There are some legitimate ways of saving taxes and the good thing is that most of them also help you grow your wealth. These options usually have a lock in period and vary in the nature and amount of return they provide.

ELSS or Equity Linked Saving Schemes, are a kind of equity-linked mutual funds. As they invest in equity or stocks, ELSS funds have the ability to deliver superior returns - 14-16% over the long term.

  • ELSS funds have a lock-in period of only 3 years – the lowest amongst the options available.
  • The return from ELSS funds is also tax-free.

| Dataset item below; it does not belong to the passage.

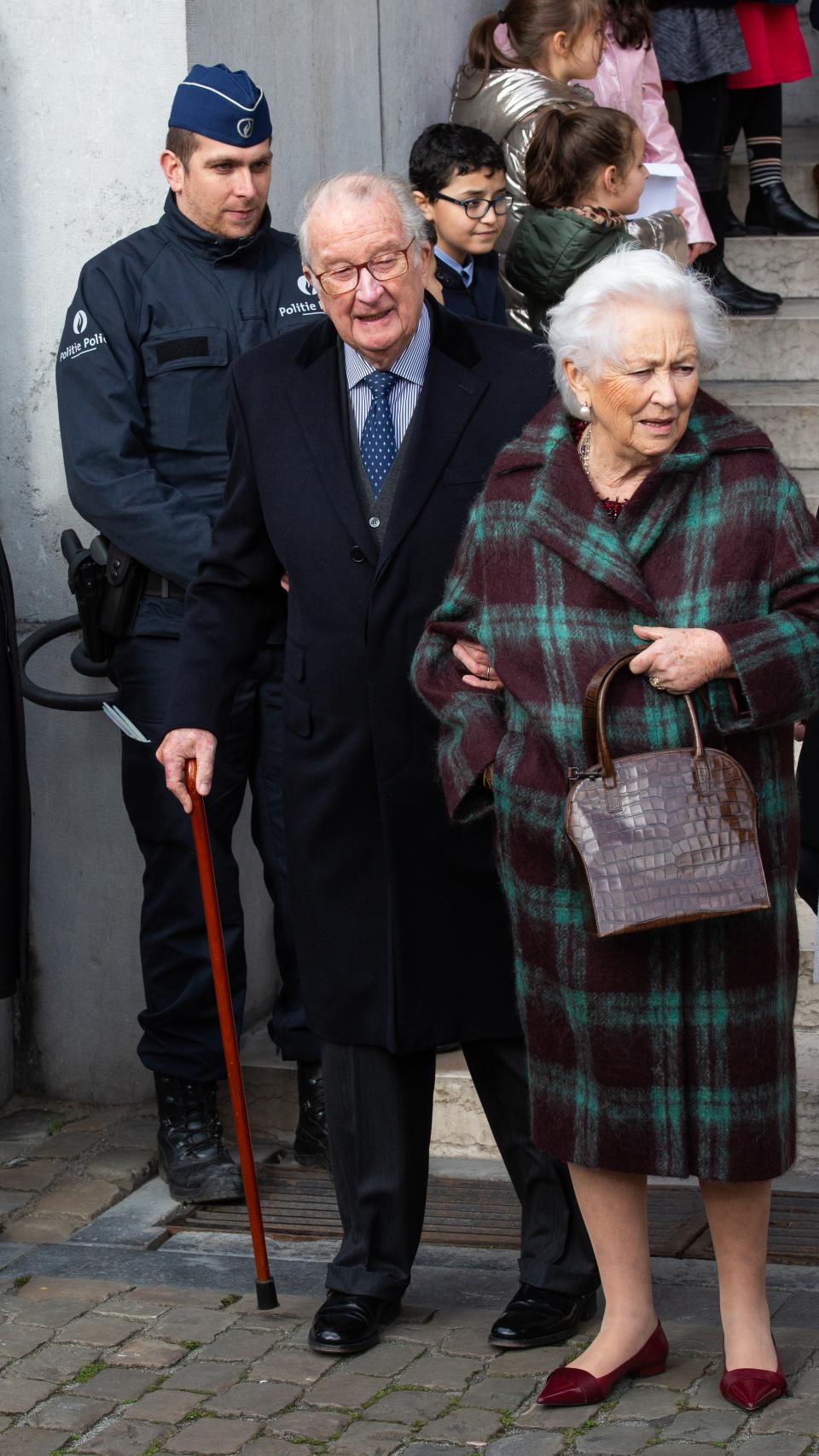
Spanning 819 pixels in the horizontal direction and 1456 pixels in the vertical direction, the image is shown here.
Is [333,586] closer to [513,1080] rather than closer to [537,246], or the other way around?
[513,1080]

Your PPF investments earn interest at a rate announced every year – currently 8.7%. PPF return is therefore mostly at par with inflation. However, it is tax-free and you can do a lump sum or small regular investments.

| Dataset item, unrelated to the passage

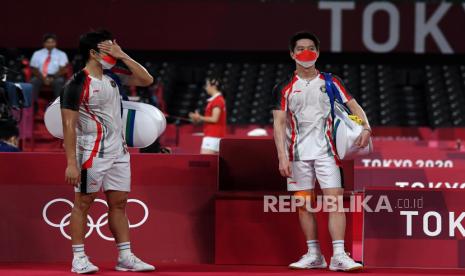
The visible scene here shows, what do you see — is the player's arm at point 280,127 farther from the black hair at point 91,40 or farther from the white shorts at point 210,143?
the white shorts at point 210,143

  • The duration of a PPF account is 15 years which is extendable by 5 years at a time. You cannot withdraw money from your PPF account except under certain conditions but not before 5 years.
  • You can invest in PPF through a bank or Post Office. Ability to invest online is limited.

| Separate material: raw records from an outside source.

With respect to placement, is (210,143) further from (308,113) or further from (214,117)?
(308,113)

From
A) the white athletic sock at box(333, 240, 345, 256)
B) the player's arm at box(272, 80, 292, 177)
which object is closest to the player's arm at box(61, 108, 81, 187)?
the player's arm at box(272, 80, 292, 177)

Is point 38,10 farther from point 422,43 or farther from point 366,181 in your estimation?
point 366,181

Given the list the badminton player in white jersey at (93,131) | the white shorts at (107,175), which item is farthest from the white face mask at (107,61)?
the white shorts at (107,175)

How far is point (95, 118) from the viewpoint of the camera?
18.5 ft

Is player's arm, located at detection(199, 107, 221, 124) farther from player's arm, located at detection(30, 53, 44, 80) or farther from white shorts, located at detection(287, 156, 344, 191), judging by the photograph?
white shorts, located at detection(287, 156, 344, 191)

This is a variant of the regular Bank FD with a 5-year lock-in. They offer slightly higher interest rates compared to normal FDs (0.25-0.5% higher) but does not offer liquidity option- even premature withdrawal with the penalty is not possible.

  • The interest you earn on your 5-year bank FD is fully-taxable and you will have to pay taxes on a yearly basis for the interest you earn for that period.
  • TDS typically collected by banks is only 10% (20% in case you have not submitted your PAN) and if you happen to be in the 20 or 30% tax bracket, you need to pay the remaining interest while filing your IT returns.

NSC interest rates are fixed in April every year. The current rate is 8.5% for 5-year lock-in NSCs, and 8.8% for 10-year lock-in NSCs.

  • The interest accumulated is fully taxable. However, one key difference here is that the interest amount is not paid out to the investor.
  • Instead, it’s re-invested in NSC and therefore can be considered as your investment in NSC for the subsequent year.

Pension funds are designed to provide you with an income stream post retirement. They come in two flavours: Deferred Annuity and Immediate Annuity.

  • For deferred annuity plan, you invest annually until your retirement. Once you reach your retirement, you have can withdraw up to 60% of your accumulated corpus and have to re-invest the remaining in an annuity fund which will give you a monthly pension.
  • When it comes to immediate annuity plans, you invest a bulk amount one-time and get monthly pension from the next month itself. You would typically use these to invest your retirement corpus.

Tax-saving is an important part of financial planning. An intelligent tax-planning strategy can serve the dual objective of helping individuals meet their financial goals and save tax in the process.

There are some legitimate ways of saving taxes and the good thing is that most of them also help you grow your wealth. These options usually have a lock in period and vary in the nature and amount of return they provide. You must also remember that each of these alternatives also serve specific purposes and tax saving is not the purpose but an ancillary benefit of that.